Si les époux ne parviennent pas à un accord ou ne parviennent qu'à un accord partiel sur la liquidation, le juge renvoie le dossier au liquidateur de divorce qui peut être un avocat ou un notaire. Ce dernier dispose d'un délai de six mois pour formuler une proposition par écrit.

Dans les trois mois de sa désignation, le liquidateur de divorce devra disposer bien entendu d'un aperçu le plus fidèle possible de la situation de chacun des époux et il devra pouvoir effectuer les contrôles nécessaires à cet égard. Il est également prévu que sa mission pourra être prolongée (de trois mois) si le dossier qui lui est soumis présente un certain degré de complexité.

Il est assujetti au statut d'expert, sauf dispositions contraires de la présente loi. Il est également tenu de respecter les règles en matière de confidentialité, de secret et de secret professionnel.

Article 4

Compte tenu de la nature de leur mission, les liquidateurs de divorce doivent être familiarisés avec la procédure de liquidation-partage en cas de divorce, ce qui semble garanti avec des avocats ou des notaires qui ont au moins dix ans d'expérience professionnelle.

| Données fournies |
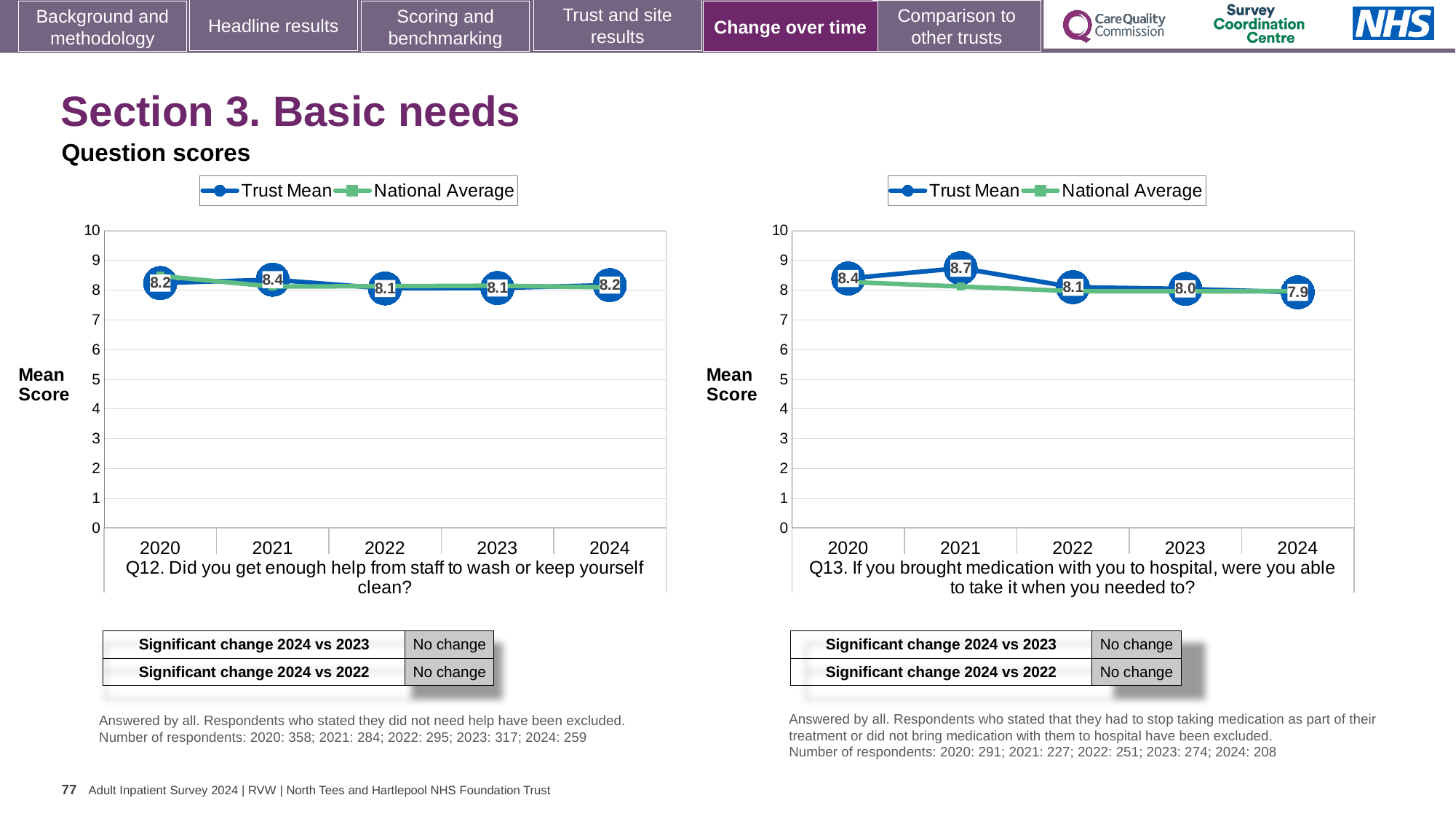
On the Q13 chart (right), which year has the lowest Trust Mean? 2024 How many years are plotted on the Q13 chart (right)? 5 On the Q13 chart (right), what is the Trust Mean for 2024? 7.9 On the Q12 chart (left), is the Trust Mean higher in 2021 or in 2022? 2021 On the Q13 chart (right), which year has the highest Trust Mean? 2021 On the Q12 chart (left), which year has the highest Trust Mean? 2021 On the Q13 chart (right), what is the difference between the Trust Mean in 2021 and in 2024? 0.8 How many series does the legend of the Q12 chart (left) list? 2 What type of chart is used for Q12 (left)? Line chart On the Q13 chart (right), does the Trust Mean rise or fall from 2021 to 2024? Fall On the Q12 chart (left), is the National Average for 2020 greater or less than 8? greater On the Q12 chart (left), what is the Trust Mean for 2021? 8.4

| Consigne |
Pouvez-vous reprendre le texte sur le liquidateur de divorce à la suite de sa dernière phrase et le poursuivre ? Le matériel ci-dessus est distinct du texte source.

| Réponse attendue |
Article 5

Le rapport du liquidateur est transmis au juge et aux époux qui disposent d'un délai d'un mois pour formuler, le cas échéant, des objections sur le rapport en question, après quoi le juge se prononce, à nouveau dans un délai d'un mois.

Guy SWENNEN.

PROPOSITION DE LOI


Article 1er

La présente loi règle une matière visée à l'article 78 de la Constitution.

Art. 2

L'article 1257, alinéa 3, du Code judiciaire est complété par ce qui suit:

« conformément aux articles 1259 et suivants ».

Art. 3

L'article 1259 du même Code, abrogé par la loi du 27 avril 2007, est rétabli dans la rédaction suivante:

« Art. 1259. — § 1er. Si les époux ne sont pas parvenus à un accord ou s'ils ne sont parvenus qu'à un accord partiel sur la procédure de liquidation-partage, le juge désigne un liquidateur de divorce et fixe la date de la prochaine audience dans un délai ne pouvant pas dépasser six mois.

§ 2. Sauf dispositions contraires, la section VI de la quatrième partie, livre II, titre III, du même Code est applicable au liquidateur de divorce.

§ 3. Sauf lorsque le dossier présente un degré de complexité exceptionnel, auquel cas le liquidateur de divorce peut demander une prolongation du délai ne pouvant pas dépasser trois mois, le liquidateur de divorce rédige, pour la date fixée au paragraphe 1er, une proposition de règlement détaillée et motivée de liquidation-partage du régime matrimonial ou des indivisions. Cette proposition est transmise au juge et aux époux.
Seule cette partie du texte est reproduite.